What are the other two books and when will #3 be released?
The first book is How to Knit a Wild Bikini. The third book comes out next June and is titled Dirty Sexy Knitting. Aren’t those titles great? I can only claim credit for the first one. The other two were the brain children of my agent, smart woman.
A book of yours is going to be excerpted in Cosmo in December. That must be a big thrill. Which book is it?
A definite thrill! The book they selected is MUST LOVE MISTLETOE, which came out a couple of Christmases ago. And it’s my second time in Cosmo. Funnily enough, the other time was for a New Year’s book I wrote, NOT ANOTHER NEW YEAR’S which is a companion to the Christmas book.
What are the five best things about being a writer?
1. Flexible hours.
2. Being able to use my creativity.
3. Telling people I’m doing what I always dreamed of doing.
4. Doing what I’ve always dreamed of doing!
5. Being able to read and call it “research.”
We all know that people dismiss romances as fluffy and silly (even though we know better!) You’re so smart you could have written anything—why choose romance?
I love reading romances, so I wanted to write them. I read a lot of other kinds of books, mystery being a close second for me, but I just never had the itch to write a puzzle. I want to write about relationships and about how men and women fall in love and commit themselves to each other.

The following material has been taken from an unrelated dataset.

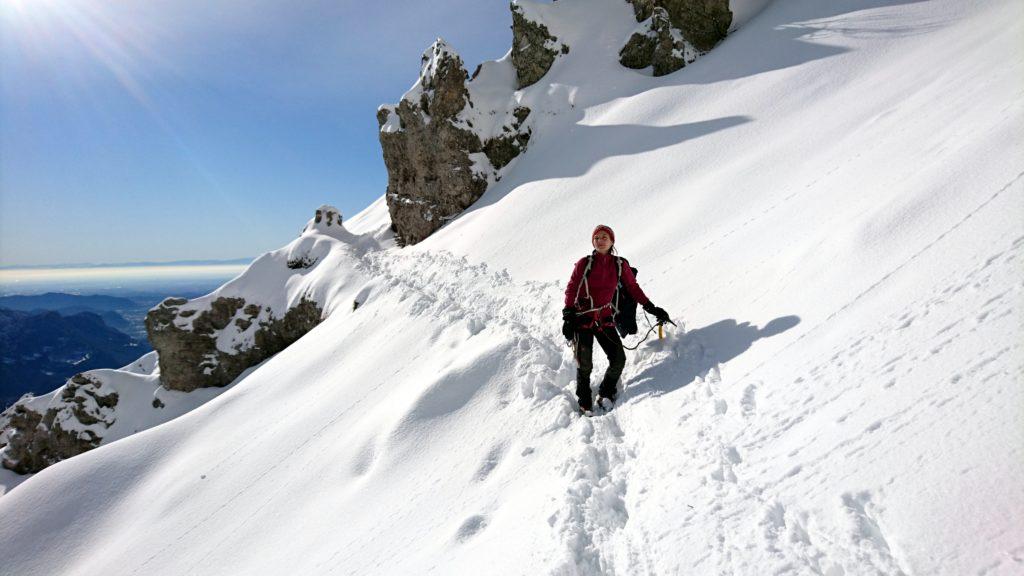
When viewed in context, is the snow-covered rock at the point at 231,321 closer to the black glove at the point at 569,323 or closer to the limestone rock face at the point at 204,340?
the limestone rock face at the point at 204,340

Talk about the appeal of romances in such a challenging world.
The appeal of romance in such a challenging world is that it promises partnership. We can face so much more when we have a partner (or a team, when you think of family and friends too). And also, it’s everyday magic, right? Love and commitment happen around us every day, no matter what the headlines are or what the balance is in the bank. It doesn’t take money or special talents to feel that spark of attraction that can flare to something stronger and then brighten whole lives!
Tell us a little about your process. Do you start with an idea? A character? What is the easiest part of writing for you? What’s the hardest?

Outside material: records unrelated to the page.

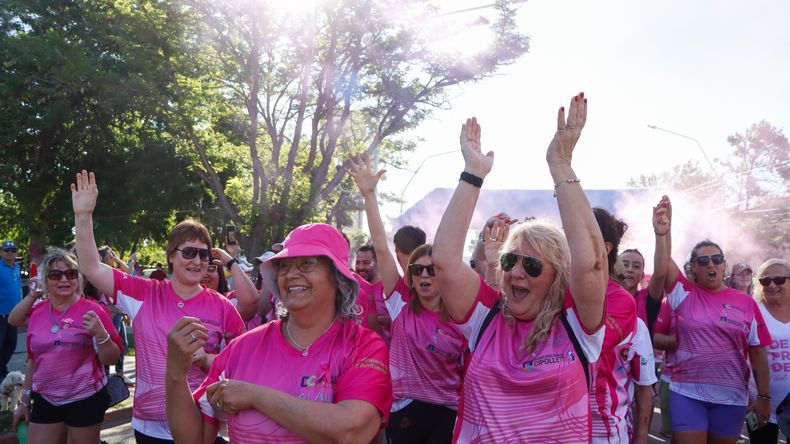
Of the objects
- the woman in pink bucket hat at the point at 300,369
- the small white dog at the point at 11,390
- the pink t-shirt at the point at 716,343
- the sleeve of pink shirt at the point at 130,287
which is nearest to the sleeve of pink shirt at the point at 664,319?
the pink t-shirt at the point at 716,343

I often start with place. Most of my stories are set in California and I’ll research a particular locale and discover the kinds of people that might live and work there. Sometimes I start with an idea, too. I wanted to incorporate knitting in some books and then I thought of a place that might be fun to set my little yarn shop… I chose Malibu and the stories built from there.
The easiest part of writing for me is “story dreaming” when all possibilities are still there and you’re just playing with what you might lock on for the next book.
The hardest: I am an anxious plotter. I don’t think I’m good at it, so I spend lots of time outlining before I begin.
Do you eat while you work, or are you in the ice water only crowd?
Oh, my gosh! People eat while they work? Don’t even tell me that. I have a good friend who eats candy while she reads and now that I know that I SO have to put it out of my mind or else I crave chocolate as I’m turning pages.
What is the silliest ritual you have connected to writing?
Oh, you’re setting me up, aren’t you? You know my silly ritual. Here it is: Because I have that plotting problem mentioned above, I make a one-page outline on a single sheet of paper. I make a box for each scene, two-three scenes to a chapter, and then I use a very sharp #2 pencil and write out my scene ideas in the boxes in teeny tiny writing.
I’ve tried bigger pieces of paper, but it just doesn’t feel right to me. And the upside is, it’s very transportable!
With my voice students, we often write lists of our top 25 favorite things (not including family members). What are five of yours?
Reading, particularly a romance novel.
Shopping with my mom.
Shopping with my niece (I only have boys).
Talking writing and stories with my writer friends.
Taking long walks on the weekend with my husband.
Thanks, Christie for being here to talk to us! Does anyone have a question for Christie? A comment? Help me to make her feel welcome.